Now, we can largely reuse the code from above for our confidence interval.

In [None]:
num_resamples = 10000
conf_level = 0.95

margin = (1 - conf_level) / 2

values = bookings['is_canceled']

resamples = np.random.choice(values, size = (num_resamples, values.count()))

resample_stats = resamples.mean(axis = 1)

a = np.quantile(resample_stats, q = margin)
b = np.quantile(resample_stats, q = 1 - margin)

print('lower bound: ', a)
print('upper bound: ', b)

## Confidence Interval for a Difference

Sometimes, you may be interested in comparing the parameter value of two different groups. We can construct a confidence interval for the difference in parameters in a similar way as above, but we'll need to resample from each group.

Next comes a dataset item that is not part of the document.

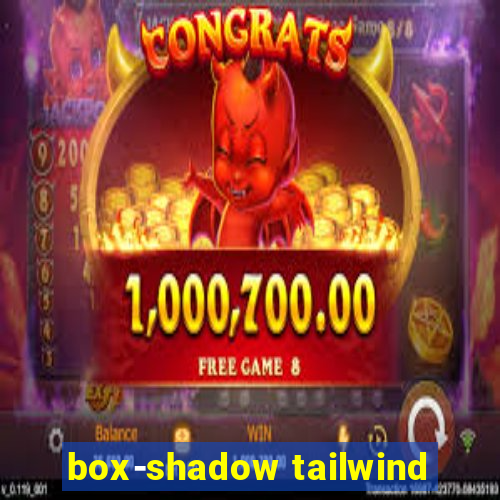 box-shadow tailwind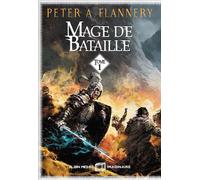 Peter A. Flannery – Mage de bataille – Tome 1 – Traduit par Patrice Louinet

For example, let's say we want to build a confidence interval for the difference in the mean body mass between adelie and chinstrap penguins.

In [None]:
import seaborn as sns
sns.boxplot(data = penguins, x = 'species', y = 'body_mass_g');

In [None]:
adelie = penguins[penguins['species'] == 'Adelie']
chinstrap = penguins[penguins['species'] == 'Chinstrap']

chinstrap_values = chinstrap['body_mass_g']
adelie_values = adelie['body_mass_g']

num_resamples = 10000
conf_level = 0.95

margin = (1 - conf_level) / 2

chinstrap_resamples = np.random.choice(chinstrap_values, size = (num_resamples, chinstrap_values.count()))
adelie_resamples = np.random.choice(adelie_values, size = (num_resamples, adelie_values.count()))

resample_stats = chinstrap_resamples.mean(axis = 1) - adelie_resamples.mean(axis = 1)

a = np.quantile(resample_stats, q = margin)
b = np.quantile(resample_stats, q = 1 - margin)

print('lower bound: ', a)
print('upper bound: ', b)

The fact that our confidence interval contains zero says that we can't immediately dismiss the possibility that adelie and chinstrap penguins have the same body mass on average.